Ms. Frank, board vice president, said she echoed the sentiments.

Their failed attempt at encouraging the board to delay the decision on the hardback textbook order included their comments their voices and public input were being overlooked.

“There were additional costs that were not revealed,” Ms. Tweedy said. “Adopting this and approving $800,000 is fiscally irresponsible.”

Ms. Frank agreed that the decision to spend an exorbitant amount on math textbooks was excessive especially because the district is looking at a $1 million deficit.

“I understand the current materials aren’t current,” Ms.

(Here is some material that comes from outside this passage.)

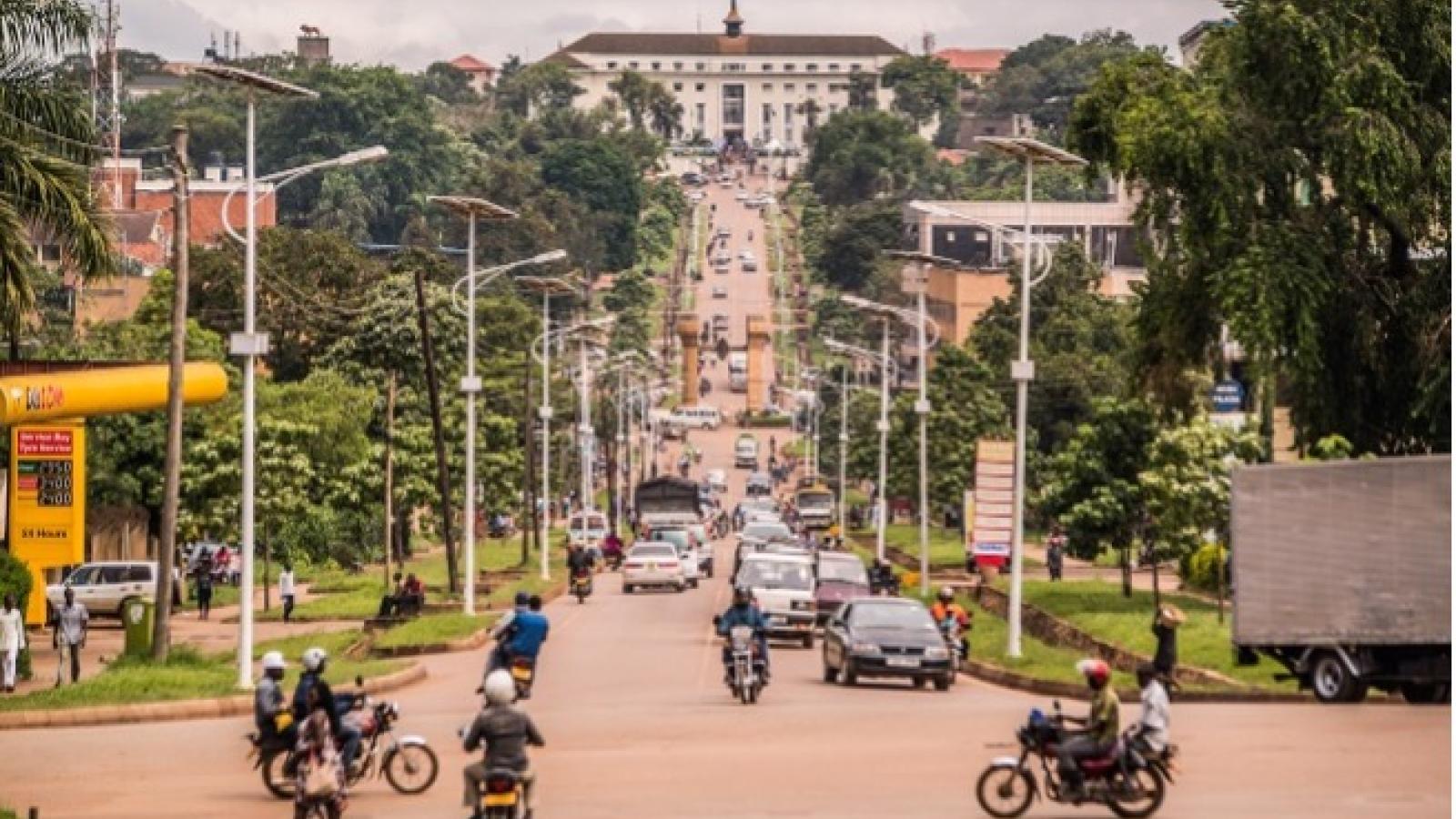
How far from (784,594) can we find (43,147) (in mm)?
16812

Frank said. “It is incumbent upon us to take a look at the big picture and prioritize before we spend this money.”

The two board members wanted to know what legal recourse they had because they maintained their input was not initially included in the fund-designation decision.

Proposals were due from vendors on Oct. 21, 2016. Payment for the multi-term contract will be done annually, according to an amendment issued on Oct. 12, 2016.

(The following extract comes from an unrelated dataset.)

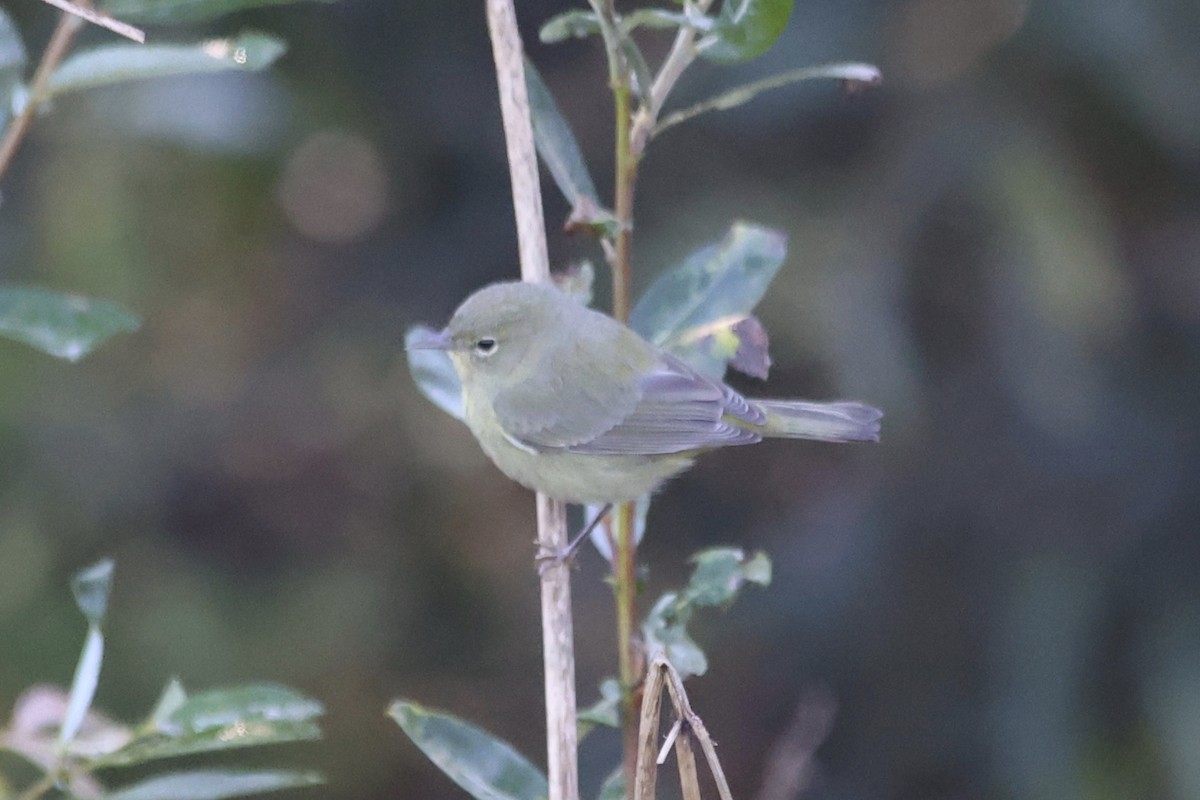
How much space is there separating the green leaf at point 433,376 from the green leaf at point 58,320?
0.67 meters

“I don’t know if we can legally bring it back. It’s already been approved,” said Board President Kimberly Fisher.


Ms. Fisher added the money was already in the budget. She asked for math teachers’ input from the audience.

“I want conversation regarding concerns for math teachers. Ultimately, they are the ones who are going to utilize this tool,” she said.

Although reluctant to speak, some math teachers agreed that they have not had a curriculum adopted since 2009. They said the extra support from new material would be helpful mainly for new math teachers and the material will allow an opportunity to improve state test scores because proficiency in the high schools is far below that of elementary schools.

After asking what happens if the money was not spent that night, Ms. Tweedy added that she has “some experience with students in math and if you told me what I know now - I would not have taken the textbook.”

Jim Migliorino, DVUSD deputy superintendent of fiscal and business services, said the money can be carried over to a future year as long as it is allocated for any legal-purposed expenditures in the district.

“This was a planned expenditure for what’s been planned this year,” Mr. Migliorino said of the approximate $2 million set aside for textbook adoptions.

From reviewing the material to ensure it aligns with state standards, to forming committees and surveying high school teachers, he and other district administrators assured board members that the bid process was followed without any opposition from the public, although no one from the public attended the forums.


  • In addition to reports showing how DVUSD was comparable to other districts, the board unanimously approved a $7 million guaranteed maximum price for the Desert Sky Middle School Modernization Project.


  • In other board news, board members recognized state wrestling champions Stone Crooks, a Boulder Creek High School senior, in the 126-pound weight class; and Carlos Vargas, a Deer Valley High School senior, in the 106-pound weight class.


  • The board was presented with a draft by Ray & Associates, Inc. of Cedar Rapids, Iowa, for the superintendent search. However, members and the Superintendent James Veitenheimer, voiced concerns about the verbiage and missing information on the pending flyers and posters

Editor Cecilia Chan contributed to the story.